In this article, I’m going to show you how you can convert text into speech and integrate the audio file in your application.
- Retrieve a Client ID and Secret from your Google Project and use these credentials to set up OAuth2.0 for Google on your Simplifier instance. Then, create a new login method and add it in the Connector endpoint settings (recommended).
- Or: Retrieve the API Key from your Google Project and add it to each Connector Call, as the input parameter ‘APIKey’.
Step 1 – Test the function ‘synthesizeText’
If you used the OAuth2.0 authentication mechanism as login in the Connector, login in Simplifier with your Google account.

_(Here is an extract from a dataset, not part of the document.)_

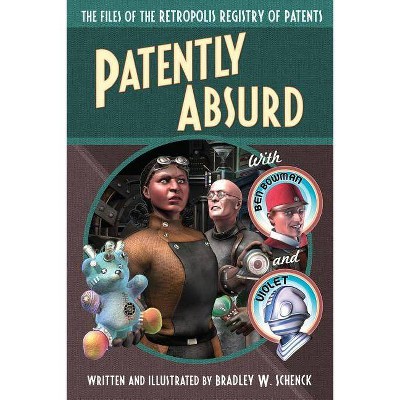 Patently Absurd - by  Bradley W Schenck (Paperback)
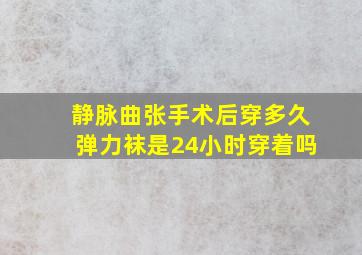 静脉曲张手术后穿多久弹力袜是24小时穿着吗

Test the Connector call ‘synthesizeText’. The two mandatory parameters of this function are ‘text’ and ‘languageCode’, all other parameters are optional.

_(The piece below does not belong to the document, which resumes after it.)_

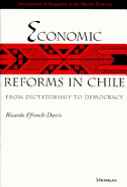 Economic Reforms in Chile: From Dictatorship to Democracy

Enter an English text and the language code ‘en-US’, then test. As a result, you should see the parameter ‘audioContent’, containing the converted text as base64.
With the parameters ‘voiceName’ and ‘gender’, you can specify how the audio of your text should sound. Execute the Connector call ‘getVoices’ to see a list of all available voices and their gender.

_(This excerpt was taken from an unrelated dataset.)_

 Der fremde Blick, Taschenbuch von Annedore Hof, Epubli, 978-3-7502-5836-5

Step 2 – Use the Audio in an App
The audio is generated, but how can we listen to the text or even download the audio?
To do so, create a new Simplifier application. Execute the login wizard and select the login mechanism ‘oAuth’. Then, select the Google OAuth authentification mechanism on your Simplifier instance (or create one, as stated in the Prerequisites section).
In the UI Designer, switch to the screen that is displayed after the login process and add the widget ‘ui_core_HTML‘. In the widget’s property ‘content’, you can add any HTML code. In our case, we want to display an HTML audio widget, so enter the following code:
<audio controls style='width:500px' id='myaudio' controls src='' />
In the Process Designer, create a new story and execute the Connector call ‘synthesizeText‘. As input parameter ‘text’, you can use text from a constant for testing purposes, or you can add a TextArea to your application where the user can enter the text that should be converted to speech.
Store the output parameter ‘audioContent‘ in a Global Variable.